Le Messie est souvent désigné sous le nom de Pasteur. Je susciterai, pour conduire mes brebis, un pasteur qui les paîtra ; ce sera mon serviteur David (Jérémie 23.4-5), ou un nouveau Da. Isaïe (Isaïe 40.11) en parle de même : Comme pasteur il paîtra son troupeau, il les portera sur ses bras ; il les tiendra dans son sein. Et Zacharie (Zacharie 13.7) : Ô épée, réveille-toi § viens contre mon pasteur, contre celui qui m’est attaché ; frappe le pasteur, et les brebis seront dispersées. Jésus-Christ (Matthieu 26.31) lui-même fait l’application de ce passage à ce qui arriva à sa passion ; il se qualifie lui-même le bon pasteur, qui donne sa vie pour ses brebis (Jean 10.11-15). Saint Paul le nomme le grand pasteur des brebis (Hébreux 13.20) ; et saint Pierre lui donne la qualité de Prince des pasteurs (1 Pierre 5.4).

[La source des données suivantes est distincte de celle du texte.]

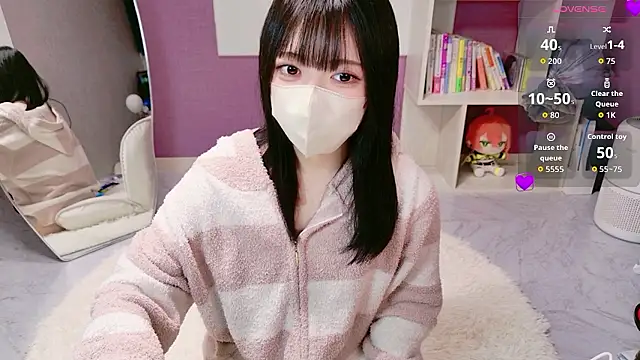 miko nyan online show from 05/01/26, 07:40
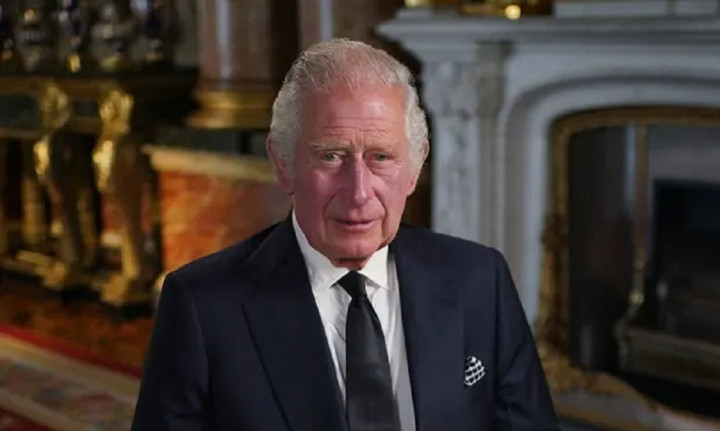 Raja Charles III Ternyata Pernah 2 Kali ke Indonesia, Tahun Berapa Saja?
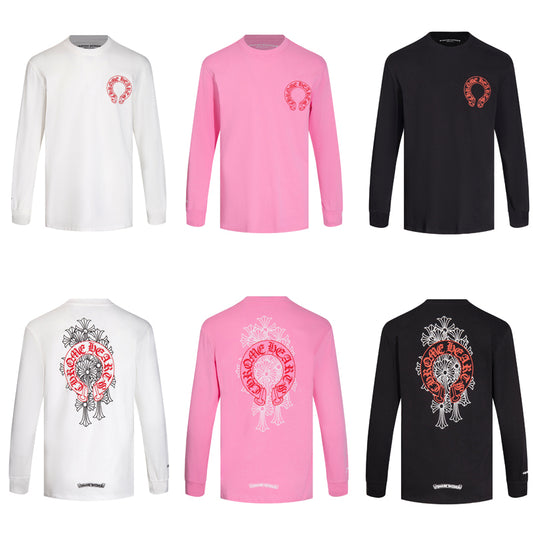 Chrome Hearts New SWEATSHIRTS -8006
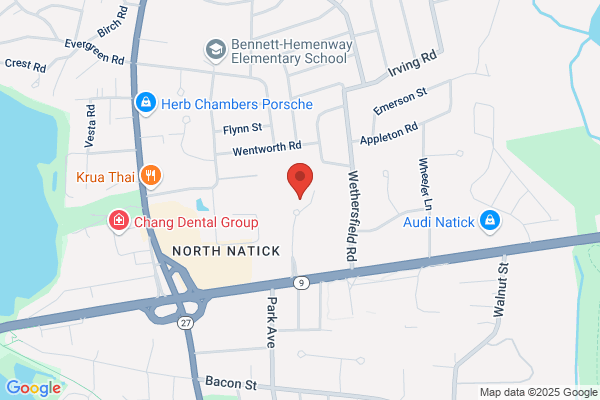 ADP Natick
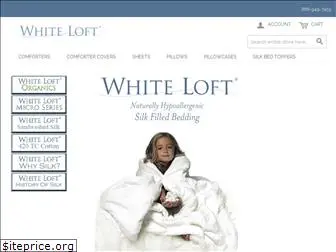 whiteloftsilk.com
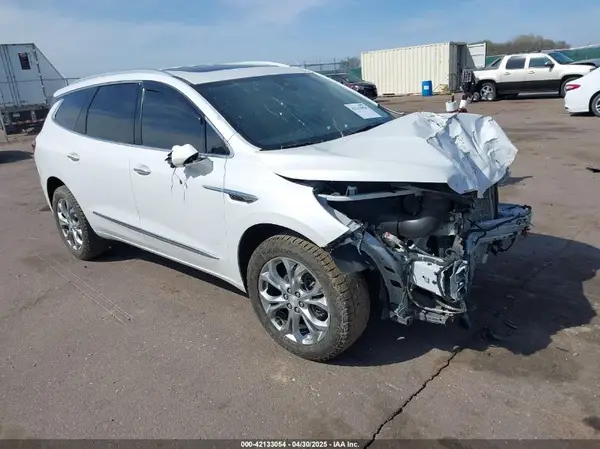 5GAEVCKW0MJ112499 2021 BUICK ENCLAVE - Image 1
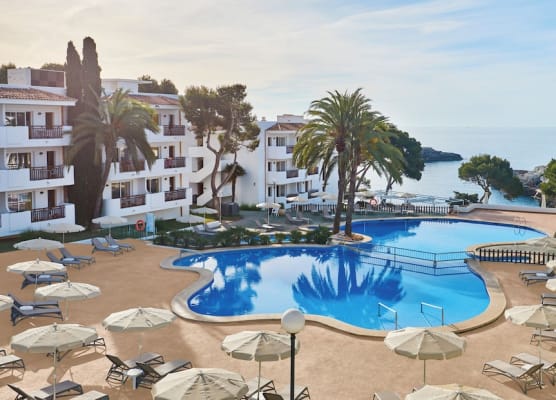 Inturotel Cala Azul 1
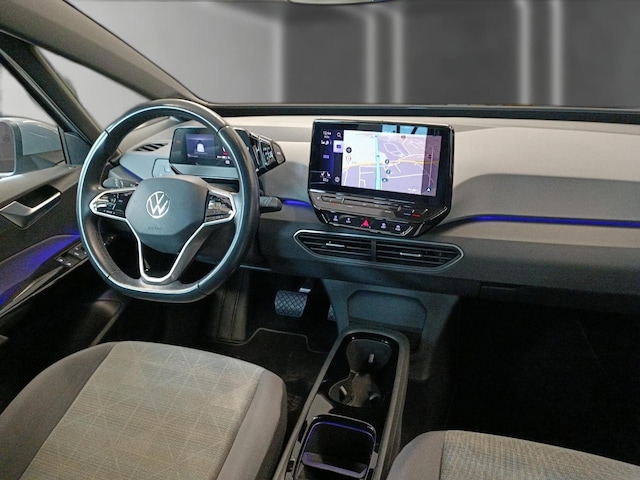Volkswagen ID.3 62 kWh Navi*LED*ACC*SHZ*App-Con.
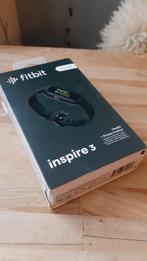 Fitnit inspire 3 (nieuw in verpakking), Nieuw, Overige typen, Ophalen of Verzenden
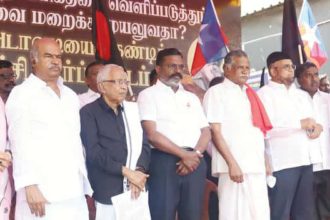 தமிழ்நாடு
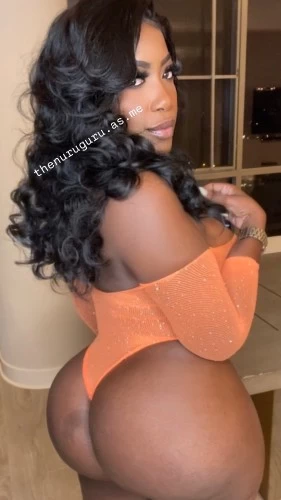 Nuru Guru | Jacqui Persaud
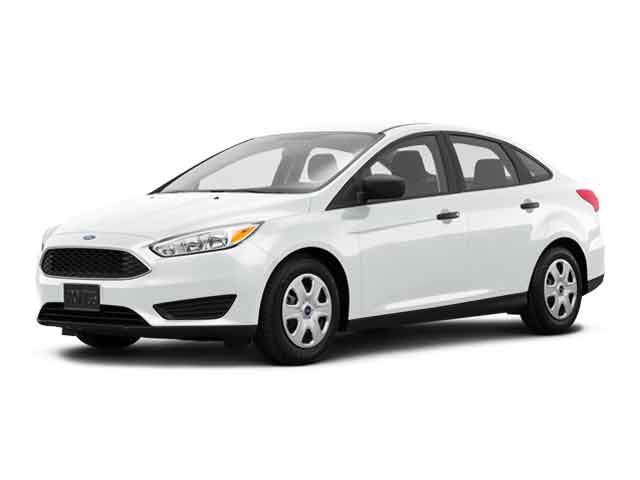 Pre owned ford focus toronto #9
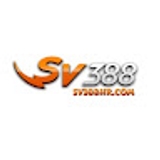 The "Nhà cái SV388" user's logo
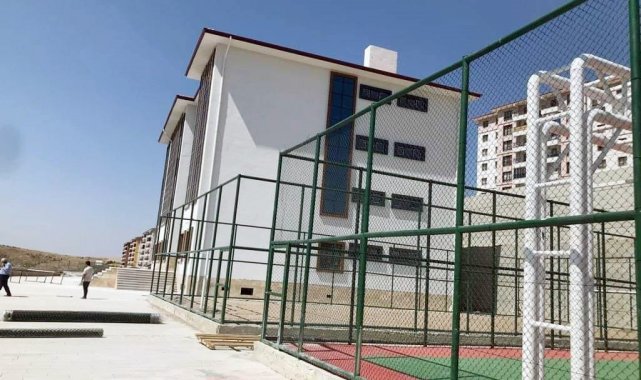 Öğrenciler okullarına kavuşacak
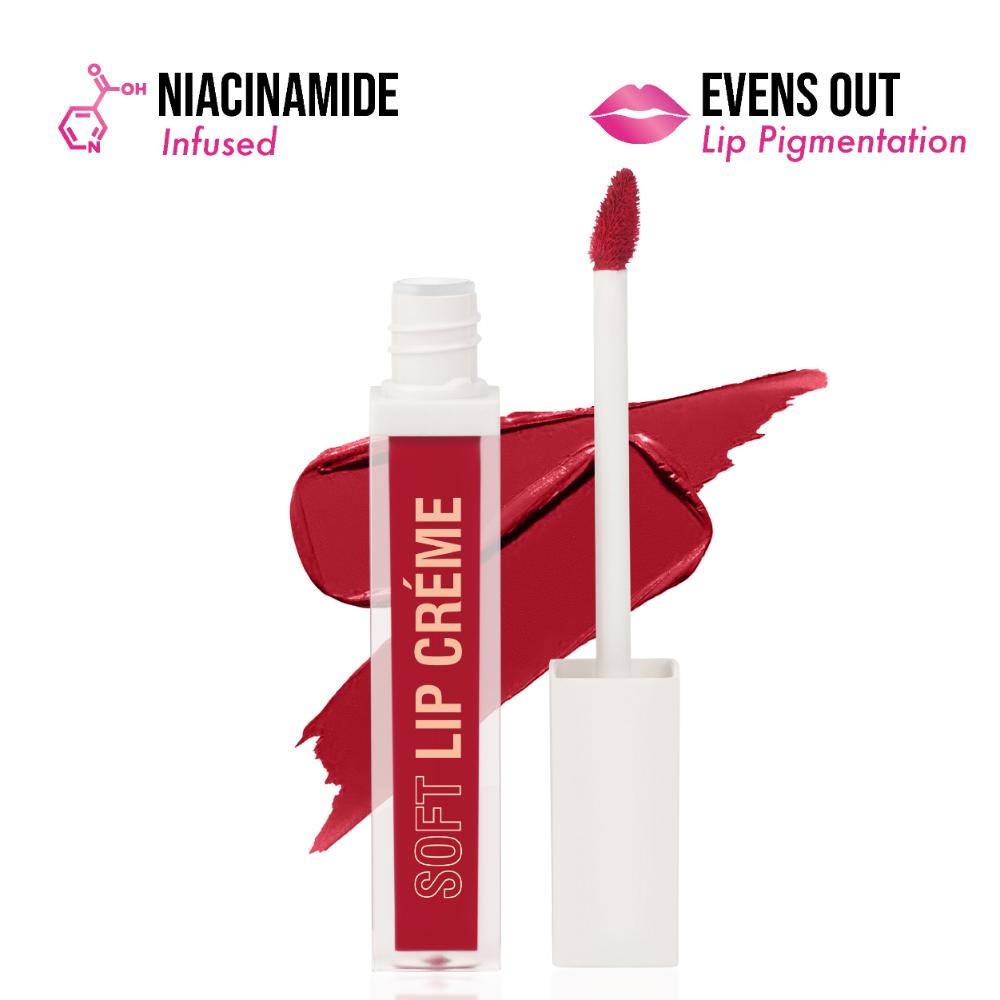 Insight Cosmetics Soft Lip Creme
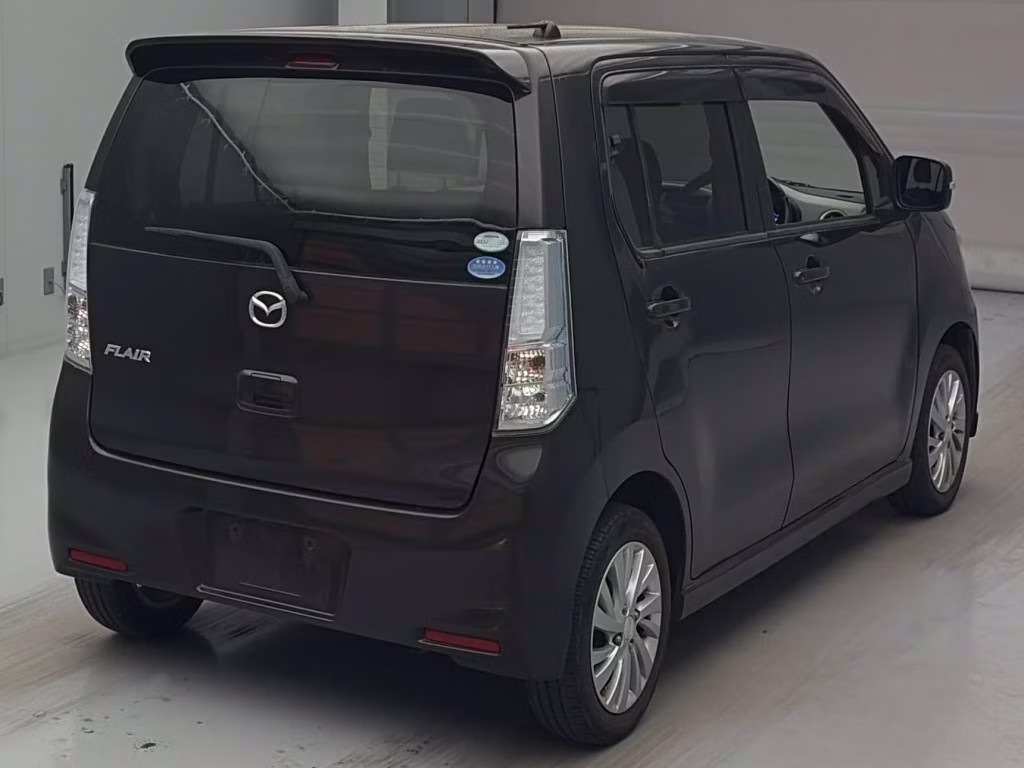 MAZDA FLAIR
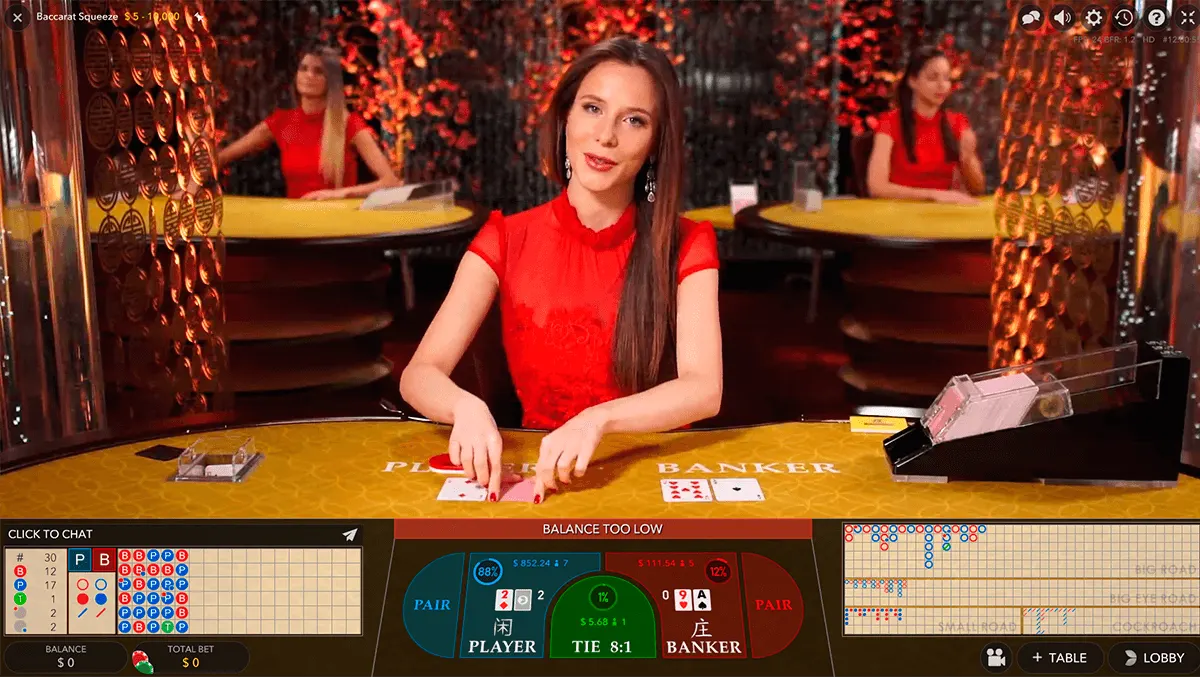 Bästa online casinon we Sverige 2026 SV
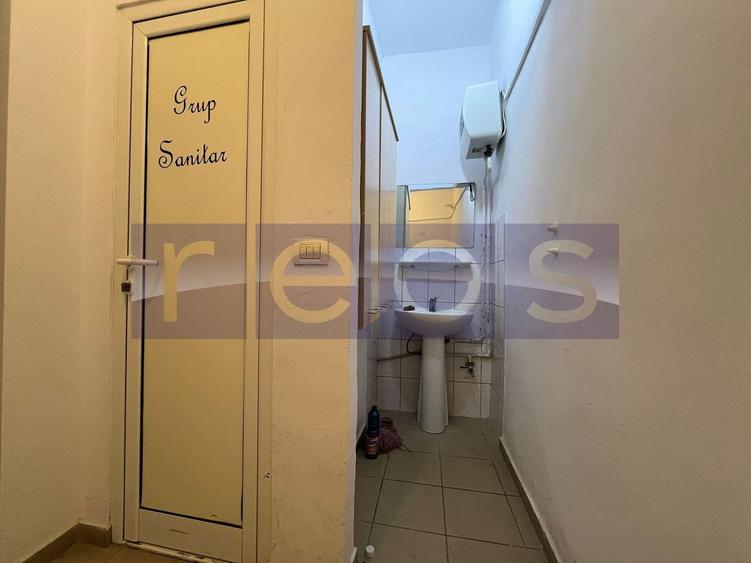 Spațiu comercial, de 74 mp, în Vitan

Dieu abandonne à ses ministres la dîme des bœufs, des brebis et des chèvres, qui passent sous la houlette du pasteur (Lévitique 17.32) ; c’est-à-dire, qui sont sous sa conduite ; ou bien il fait allusion à ce qui se passe lorsqu’on donne la dîme au prêtre : Le pasteur se tient avec sa verge à la porte de sa bergerie, ou de son écurie, et à mesure que les veaux, les chevreaux, ou les agneaux sortent de l’étable, il les compte, et retient le dixième pour le prêtre ou le lévite.
Amos (Amos 1.2) dit que la beauté des pasteurs est dans le deuil pendant la sécheresse. L’Hébreu, à la lettre : Les huttes ou les demeures des pasteurs sont dans le deuil ; c’est ce qui est appelé ailleurs : Camera pastorum (2 Rois 10.12), ou, Habitacula pastorum. Saint Jérôme, parlant de la ville et du désert de Thecué, dit qu’on n’y voit pas même des huttes de bergers semblables à des l’ours souterrains, que les Africains nomment Mapalia.
Jésus-Christ, dans la peinture qu’il fait du bon Pasteur (Jean 10.11-12) dit qu’il donne sa vie pour ses brebis, qu’il les connaît, qu’elles le connaissent, qu’elles entendent sa voix, qu’elles le suivent, qu’il marche devant elles, que nul ne les ravira de sa main, qu’il les appelle par leur nom. Que le mercenaire, le mauvais pasteur abandonne les brebis, et le voleur n’entre pas par la porte de la bergerie, mais monte par ailleurs ; il passe pardessus la palissade qui environne le parc, etc.